El anuncio llega luego de semanas de escrutinio especial, revisión de actas con inconsistencias y un escenario político altamente polarizado. Aunque el órgano electoral sostiene que se agotaron las etapas previstas en la ley, la forma en que se concretó la declaratoria ha abierto un debate que trasciende nombres y partidos: ¿basta con cumplir la norma o también es indispensable cerrar el proceso con consenso institucional y confianza pública?
Los resultados oficiales colocan a Asfura al frente del conteo presidencial por un margen estrecho frente a su principal contendiente, lo que convierte cada decisión administrativa y legal en un elemento determinante para la legitimidad del desenlace.
Desde el CNE, las consejeras que respaldaron la declaratoria argumentaron que el proceso había alcanzado un punto de madurez jurídica que permitía avanzar hacia el cierre oficial. En contraste, el consejero que se abstuvo sostuvo que persistían indicios que, a su criterio, ameritaban una revisión más amplia antes de proclamar resultados definitivos.

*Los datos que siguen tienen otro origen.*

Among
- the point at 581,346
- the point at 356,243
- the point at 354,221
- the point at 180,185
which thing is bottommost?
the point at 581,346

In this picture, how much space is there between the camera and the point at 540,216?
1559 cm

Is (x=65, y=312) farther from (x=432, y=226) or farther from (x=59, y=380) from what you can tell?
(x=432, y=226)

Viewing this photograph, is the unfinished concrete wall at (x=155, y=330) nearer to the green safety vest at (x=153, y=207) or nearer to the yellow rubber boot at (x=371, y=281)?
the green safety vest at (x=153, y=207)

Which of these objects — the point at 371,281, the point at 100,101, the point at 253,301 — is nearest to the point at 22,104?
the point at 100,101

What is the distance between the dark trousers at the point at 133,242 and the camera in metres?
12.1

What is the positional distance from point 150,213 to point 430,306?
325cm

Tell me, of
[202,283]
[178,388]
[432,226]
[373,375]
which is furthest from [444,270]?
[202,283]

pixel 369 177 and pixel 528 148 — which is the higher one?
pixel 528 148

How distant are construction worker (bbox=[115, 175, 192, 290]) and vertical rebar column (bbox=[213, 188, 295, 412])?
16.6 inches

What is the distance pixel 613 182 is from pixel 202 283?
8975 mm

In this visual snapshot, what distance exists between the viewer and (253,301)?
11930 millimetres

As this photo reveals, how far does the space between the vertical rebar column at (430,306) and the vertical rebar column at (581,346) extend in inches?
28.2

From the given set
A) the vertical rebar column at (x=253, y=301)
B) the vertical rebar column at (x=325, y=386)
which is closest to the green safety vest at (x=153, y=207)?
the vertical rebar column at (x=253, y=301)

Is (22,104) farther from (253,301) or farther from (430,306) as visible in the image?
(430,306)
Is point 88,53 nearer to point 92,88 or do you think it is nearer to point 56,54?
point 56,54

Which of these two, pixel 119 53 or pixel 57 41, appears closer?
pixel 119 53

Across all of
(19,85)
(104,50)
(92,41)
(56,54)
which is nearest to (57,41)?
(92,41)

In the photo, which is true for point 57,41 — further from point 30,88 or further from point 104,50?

Lo que permite la ley y lo que inquieta al país
De acuerdo con la Ley Electoral de Honduras, corresponde al CNE emitir la declaratoria oficial una vez concluidas las fases de escrutinio, revisión y resolución de impugnaciones. Fuentes en derecho electoral consultadas por Primicia Honduras explican que la normativa no exige unanimidad absoluta, sino que permite que las decisiones del pleno se adopten por mayoría, siempre que exista quórum legal y se respeten los procedimientos internos.
Sin embargo, los mismos especialistas advierten que en procesos altamente disputados, la legalidad formal no siempre es suficiente para garantizar legitimidad política y social. “Cuando la diferencia es mínima y el ambiente es de desconfianza, la forma en que se cierra el proceso pesa tanto como el resultado mismo”, señaló un constitucionalista con experiencia en observación electoral, consultado por este medio.
Mayorías, disensos y percepción de legitimidad
La declaratoria adoptada por mayoría reaviva una discusión de fondo sobre el rol del CNE como árbitro electoral. Para analistas políticos consultados por Primicia Honduras, el principal desafío no es únicamente jurídico, sino institucional: cómo preservar la credibilidad del órgano electoral cuando sus decisiones se toman en un contexto de fractura interna.
En ese escenario, el desacuerdo público entre consejeros, lejos de disiparse, ha pasado a formar parte del debate nacional. Sectores políticos y sociales interpretan la falta de consenso como una señal de fragilidad institucional, mientras otros la consideran una consecuencia inevitable de un proceso competitivo.
Un cierre legal, pero un país expectante
Con la declaratoria emitida, Honduras entra formalmente en la fase de transición política. No obstante, el clima postelectoral sigue marcado por la incertidumbre, las reacciones encontradas y la exigencia ciudadana de mayor claridad sobre cómo se tomaron las decisiones clave del proceso.
Expertos consultados por Primicia Honduras coinciden en que el reto inmediato no es revertir resultados, sino reconstruir confianza. Esto implica transparencia en los actos del CNE, acceso público a la información electoral y una comunicación institucional que reduzca la percepción de arbitrariedad.
Más allá de la figura del presidente electo, el proceso deja una lección pendiente: la democracia no solo se sostiene en actas y resoluciones, sino en la convicción colectiva de que el resultado refleja, sin dudas razonables, la voluntad popular.
El país avanza hacia un nuevo gobierno, pero el debate sobre cómo se cerró esta elección seguirá siendo parte central de la agenda nacional. En esa discusión, la fortaleza de las instituciones será puesta a prueba, no por lo que la ley permite, sino por lo que la ciudadanía está dispuesta a creer.